| Source excerpt |
As another hypothetical, suppose the new loan carries a 9% APR and includes a $350 origination fee rolled into the balance. The APR incorporates certain fees but may not capture every charge. Reading both the finance charge and the total of payments line on the new loan disclosure gives a more complete picture of what the new loan will actually cost in dollars over its life.
On funding timing: if the new loan funds on a Monday and the old lender takes three business days to process an incoming payoff, interest may accrue on the old loan through Thursday. Asking both lenders how they handle the timing overlap can prevent a surprise on the final statement of the old account.
Break-even worksheet (no recommendation)
A break-even calculation helps estimate how long it would take for any monthly savings to recover the cost of refinancing. This section describes how to build a simple worksheet. It does not tell you whether a given break-even point is acceptable for your situation.
Hypothetical math
Use the following fields to organize the comparison. The new loan documents control the final figures.
- Current payoff amount. This is the exact amount needed to close the old loan as of a specific date. Obtain a formal payoff quote from the current lender, not just the account balance. The payoff amount may include accrued interest and any applicable fees through the payoff date.
- New fees. Add up all fees associated with the new loan, including origination fees, application fees, and any other charges disclosed by the new lender. If fees are rolled into the loan balance, they will accrue interest over the new loan term. Include them in the cost total regardless of whether they are paid upfront or financed.
- Monthly payment change. Subtract the new monthly payment from the current monthly payment. A positive number means the payment falls. A negative number means the payment rises. Note that a payment change alone does not indicate whether the refinance is cost-effective.
- Term change. Compare the number of months remaining on the old loan with the total months on the new loan. A new 60-month loan taken when 24 months remain on the old loan extends repayment by 36 months, even if the monthly payment drops. Those additional months carry interest.
- Estimated time to recover fees. If the monthly payment falls, divide total new fees by the monthly payment reduction. The result is the number of months of lower payments needed to recover the fee cost. If there is no monthly payment reduction, this calculation does not apply in the usual sense, and the total cost comparison becomes the primary measure.
- Total of payments comparison. Compare the remaining total of payments on the old loan (monthly payment multiplied by months remaining) against the total of payments disclosed on the new loan. Add the old loan's prepayment penalty (if any) and the new loan's fees to the new loan total before comparing. This is the clearest summary of the full cost difference.
Hypothetically, suppose a borrower has 36 months left at $350 per month on the old loan, for a remaining total of $12,600. The new loan offers a payment of $310 per month over 48 months, for a new total of $14,880, plus $400 in fees financed into the balance. The new total including fees is approximately $15,280 compared with $12,600 remaining on the old loan. Even though the monthly payment drops by $40, the total cost increases by roughly $2,680 in this illustrative scenario. This is a hypothetical example to show how the math works; your actual numbers will differ based on your loan balance, rate, term, and fee structure.

[Some records]

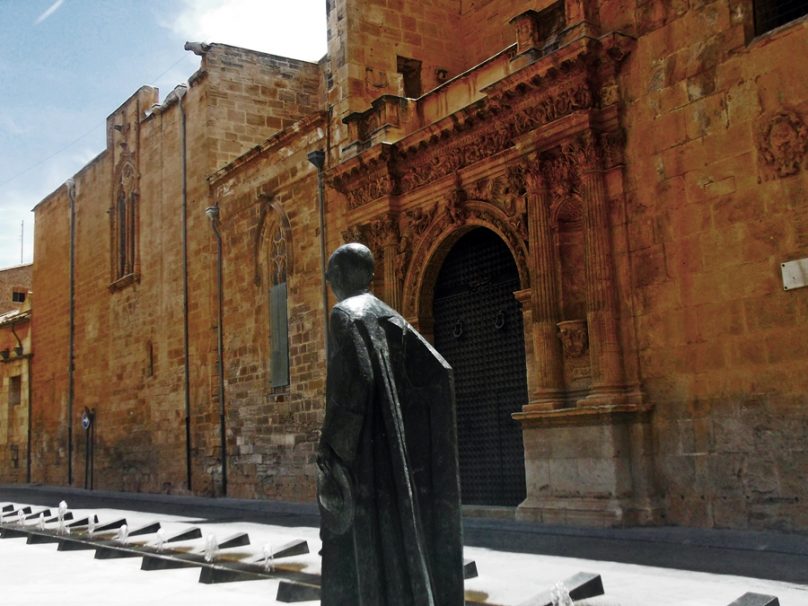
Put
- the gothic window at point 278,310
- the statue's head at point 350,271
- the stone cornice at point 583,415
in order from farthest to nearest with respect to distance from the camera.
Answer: the gothic window at point 278,310
the stone cornice at point 583,415
the statue's head at point 350,271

| What is asked |
(1) List the names of the fields that the refinancing text's break-even worksheet uses to organize the comparison.
(2) Write out every line of the records word for word, leaving out the pictures.
The refinancing text and the records were taken from unrelated sources.

| Answers in order |
(1)
- Current payoff amount
- New fees
- Monthly payment change
- Term change
- Estimated time to recover fees
- Total of payments comparison

(2)
Put
- the gothic window at point 278,310
- the statue's head at point 350,271
- the stone cornice at point 583,415
in order from farthest to nearest with respect to distance from the camera.
Answer: the gothic window at point 278,310
the stone cornice at point 583,415
the statue's head at point 350,271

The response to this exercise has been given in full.